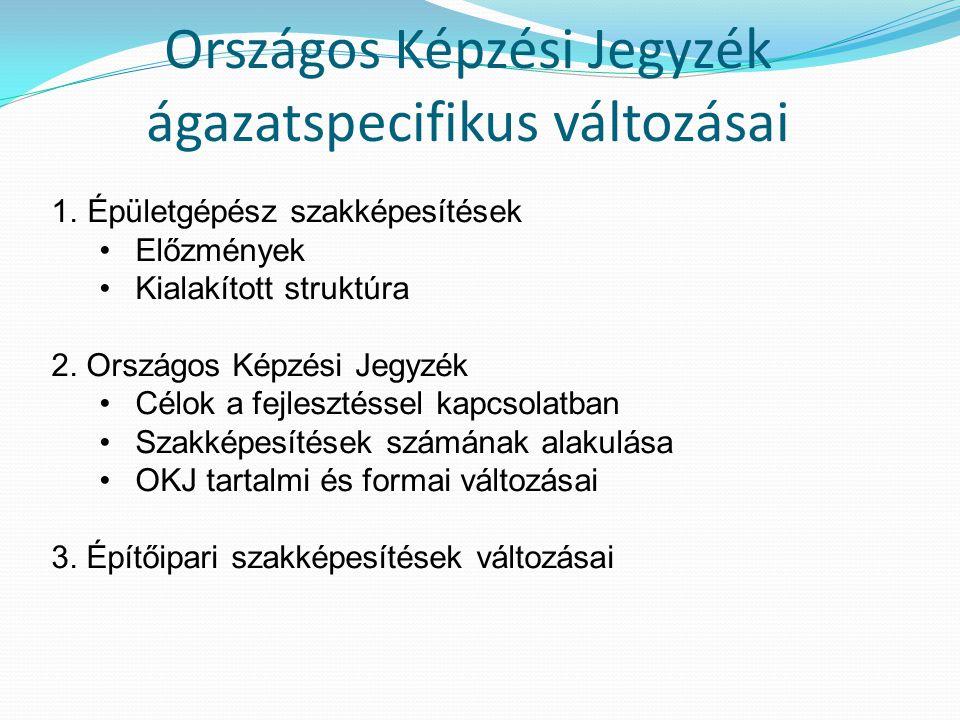 Előzmények 2009/28/EK 4.sz.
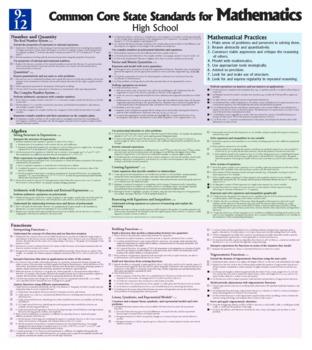Mathematics Poster, High School (Grades 9 - 12)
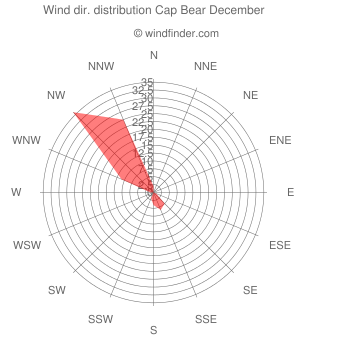 Wind direction distribution Cap Bear December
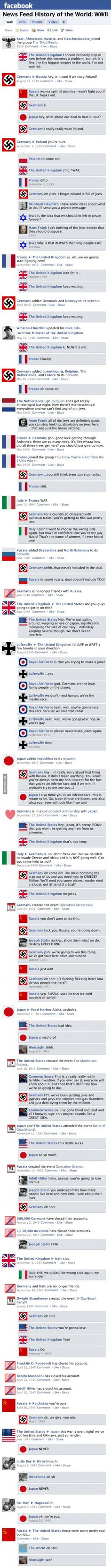 Facebook History: WWII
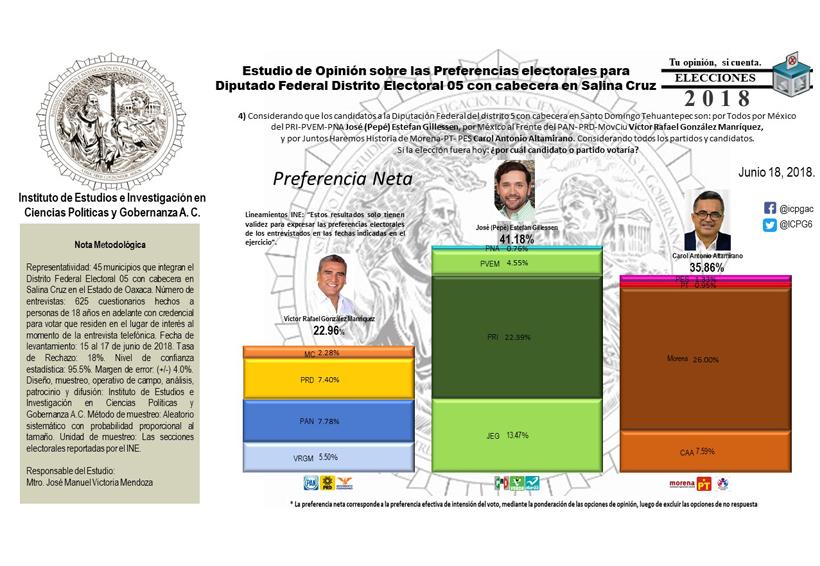 Pepe Estefan aventaja preferencias electores, según encuesta
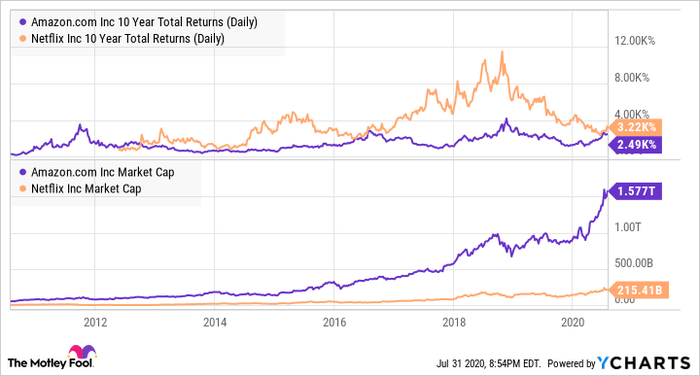 AMZN 10 Year Total Returns (Daily) Chart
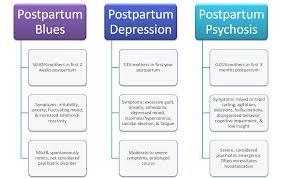 definition essay depression definition essay on depression f definition essay on depression html definition essay on depression f definition essay on depression html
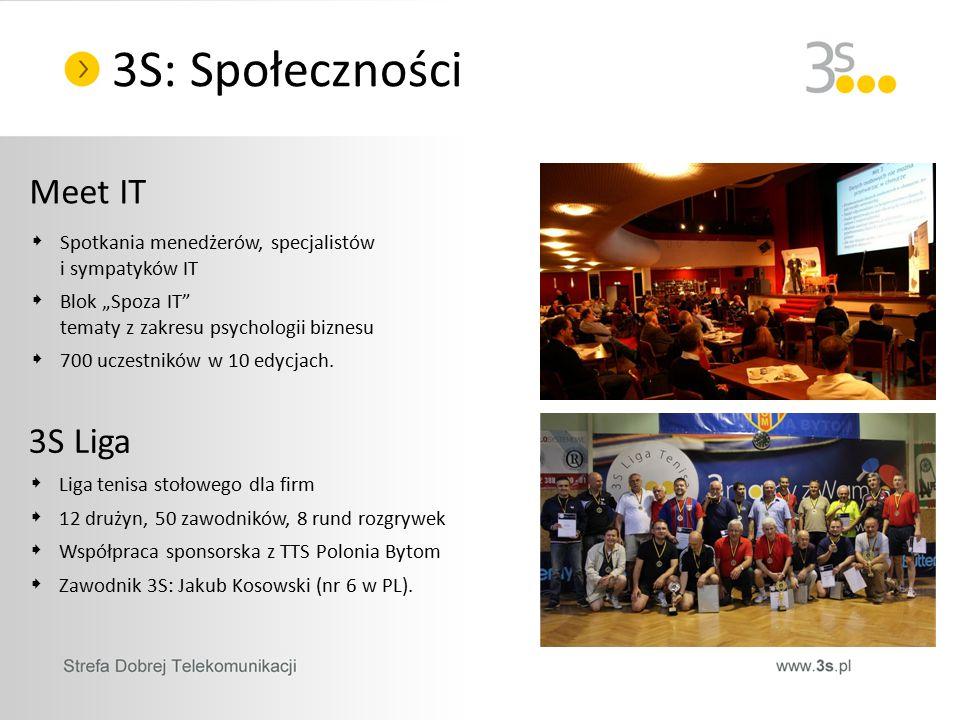 """3S: Społeczności Meet IT  Spotkania menedżerów, specjalistów i sympatyków IT  Blok """"Spoza IT tematy z zakresu psychologii biznesu  700 uczestników w 10 edycjach."""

***

Exercise details:
With the pictures left out, output exactly the lines from the one with "Facebook History: WWII" through the end of the listing above, both ends included.

Result for this exercise:
 Facebook History: WWII
 Pepe Estefan aventaja preferencias electores, según encuesta
 AMZN 10 Year Total Returns (Daily) Chart
 definition essay depression definition essay on depression f definition essay on depression html definition essay on depression f definition essay on depression html
 """3S: Społeczności Meet IT  Spotkania menedżerów, specjalistów i sympatyków IT  Blok """"Spoza IT tematy z zakresu psychologii biznesu  700 uczestników w 10 edycjach."""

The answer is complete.